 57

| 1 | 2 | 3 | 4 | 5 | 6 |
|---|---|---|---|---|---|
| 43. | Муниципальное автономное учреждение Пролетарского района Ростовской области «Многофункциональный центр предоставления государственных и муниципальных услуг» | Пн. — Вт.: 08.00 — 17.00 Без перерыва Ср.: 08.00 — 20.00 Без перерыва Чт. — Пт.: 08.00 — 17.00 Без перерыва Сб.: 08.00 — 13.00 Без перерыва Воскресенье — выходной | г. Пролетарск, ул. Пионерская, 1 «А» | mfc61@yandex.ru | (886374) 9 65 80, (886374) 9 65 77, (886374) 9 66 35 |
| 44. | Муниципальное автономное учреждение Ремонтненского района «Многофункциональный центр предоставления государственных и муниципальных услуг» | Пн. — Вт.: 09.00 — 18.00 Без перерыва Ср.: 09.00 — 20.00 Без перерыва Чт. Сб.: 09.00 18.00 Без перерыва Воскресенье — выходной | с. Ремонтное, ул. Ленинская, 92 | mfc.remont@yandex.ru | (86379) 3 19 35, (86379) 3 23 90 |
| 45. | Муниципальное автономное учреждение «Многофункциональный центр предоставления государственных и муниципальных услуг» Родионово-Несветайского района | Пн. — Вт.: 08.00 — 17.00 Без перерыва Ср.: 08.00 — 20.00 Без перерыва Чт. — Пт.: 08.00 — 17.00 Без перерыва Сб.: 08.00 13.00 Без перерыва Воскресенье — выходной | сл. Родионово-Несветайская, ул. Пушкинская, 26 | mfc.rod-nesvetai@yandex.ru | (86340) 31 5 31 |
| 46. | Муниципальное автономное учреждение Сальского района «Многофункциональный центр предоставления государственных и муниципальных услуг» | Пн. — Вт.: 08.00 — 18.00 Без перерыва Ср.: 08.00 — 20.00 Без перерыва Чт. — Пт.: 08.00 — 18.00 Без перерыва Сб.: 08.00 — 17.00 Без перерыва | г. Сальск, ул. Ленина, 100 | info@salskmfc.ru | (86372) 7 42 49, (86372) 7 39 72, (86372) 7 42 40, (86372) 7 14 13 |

_What to do_. Using the listing above, transcribe every entry exactly.

_Answer below_.
 57

| 1 | 2 | 3 | 4 | 5 | 6 |
|---|---|---|---|---|---|
| 43. | Муниципальное автономное учреждение Пролетарского района Ростовской области «Многофункциональный центр предоставления государственных и муниципальных услуг» | Пн. — Вт.: 08.00 — 17.00 Без перерыва Ср.: 08.00 — 20.00 Без перерыва Чт. — Пт.: 08.00 — 17.00 Без перерыва Сб.: 08.00 — 13.00 Без перерыва Воскресенье — выходной | г. Пролетарск, ул. Пионерская, 1 «А» | mfc61@yandex.ru | (886374) 9 65 80, (886374) 9 65 77, (886374) 9 66 35 |
| 44. | Муниципальное автономное учреждение Ремонтненского района «Многофункциональный центр предоставления государственных и муниципальных услуг» | Пн. — Вт.: 09.00 — 18.00 Без перерыва Ср.: 09.00 — 20.00 Без перерыва Чт. Сб.: 09.00 18.00 Без перерыва Воскресенье — выходной | с. Ремонтное, ул. Ленинская, 92 | mfc.remont@yandex.ru | (86379) 3 19 35, (86379) 3 23 90 |
| 45. | Муниципальное автономное учреждение «Многофункциональный центр предоставления государственных и муниципальных услуг» Родионово-Несветайского района | Пн. — Вт.: 08.00 — 17.00 Без перерыва Ср.: 08.00 — 20.00 Без перерыва Чт. — Пт.: 08.00 — 17.00 Без перерыва Сб.: 08.00 13.00 Без перерыва Воскресенье — выходной | сл. Родионово-Несветайская, ул. Пушкинская, 26 | mfc.rod-nesvetai@yandex.ru | (86340) 31 5 31 |
| 46. | Муниципальное автономное учреждение Сальского района «Многофункциональный центр предоставления государственных и муниципальных услуг» | Пн. — Вт.: 08.00 — 18.00 Без перерыва Ср.: 08.00 — 20.00 Без перерыва Чт. — Пт.: 08.00 — 18.00 Без перерыва Сб.: 08.00 — 17.00 Без перерыва | г. Сальск, ул. Ленина, 100 | info@salskmfc.ru | (86372) 7 42 49, (86372) 7 39 72, (86372) 7 42 40, (86372) 7 14 13 |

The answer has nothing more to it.